Mit der Wünschelrute durchs Wendland

Atomendlager Genaue Untersuchungen zur Sicherheit des Salzstocks sind nicht mehr möglich, weil wichtige Basisdaten verloren gingen oder vernichtet wurden

Neue Castortransporte mit hochradioaktivem Müll werden in diesem Herbst zwar nicht aus der französischen Plutoniumfabrik Cap de La Hague ins niedersächsische Gorleben rollen. Ruhig wird es trotzdem nicht.

Wenn Bundesumweltminister Sigmar Gabriel (SPD) am 2. November auf dem Gelände des Endlagerbergwerks seine Position erläutert hat und statt des Moratoriums für ein Versuchslabor unter Tage plädiert, bekommt die Bürgerinitiative Umweltschutz von unerwarteter Seite Schützenhilfe. Gleich im Anschluss an Gabriels Statement startet sie mit dem früheren stellvertretenden Projektleiter des Schacht Konrad, Volker Eyssen, am Zaun der Baustelle eine Gegenpressekonferenz.

Wie sein Vorgänger Jürgen Trittin (Grüne) macht sich Sigmar Gabriel stark für einen Standortvergleich - den hatte es weder für die Deponie Schacht Konrad in seinem Wahlkreis Salzgitter gegeben, noch für Gorleben. Seit Herbst 2000 ruhen dort die Bauarbeiten unter Tage im Salzbergwerk, das Moratorium hat Gabriel bisher nicht gekippt.
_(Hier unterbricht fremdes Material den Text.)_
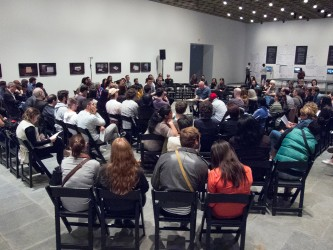 A audience sat on black wooden chairs in a large gallery watches Sean Meehan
Wichtige Originaldaten zur Geologie der Endlager wurden vernichtet

Sigmar Gabriel möchte - abweichend von den Empfehlungen des Arbeitskreises Endlager (AK End), der unter Rot-Grün die Endlagersuche voranbringen sollte - nicht mehr am Schacht Konrad rütteln. Dort sollen die schwach- und mittelaktiven Abfälle versenkt werden - gegen den Planfeststellungsbeschluss ist jedoch noch eine Klage vor dem Bundesverfassungsgericht anhängig.

Den streitfreudigen Lüchow-Dannenbergern will Gabriel persönlich erläutern, warum ein Salzstock mit Wasserkontakt, der sich eigentlich als Endlagerformation erledigt hat, weiter in den seit Jahren versprochenen Vergleich einbezogen werden soll. In einem Positionspapier zur Endlagersuche formulierte er noch drastischer: "Im Rahmen des Auswahlverfahrens ist daher zu prüfen, ob sich gegenüber diesem Standort Vorhabensalternativen aufdrängen (sic!), die ein höheres Sicherheitspotenzial erwarten lassen, beziehungsweise aufweisen."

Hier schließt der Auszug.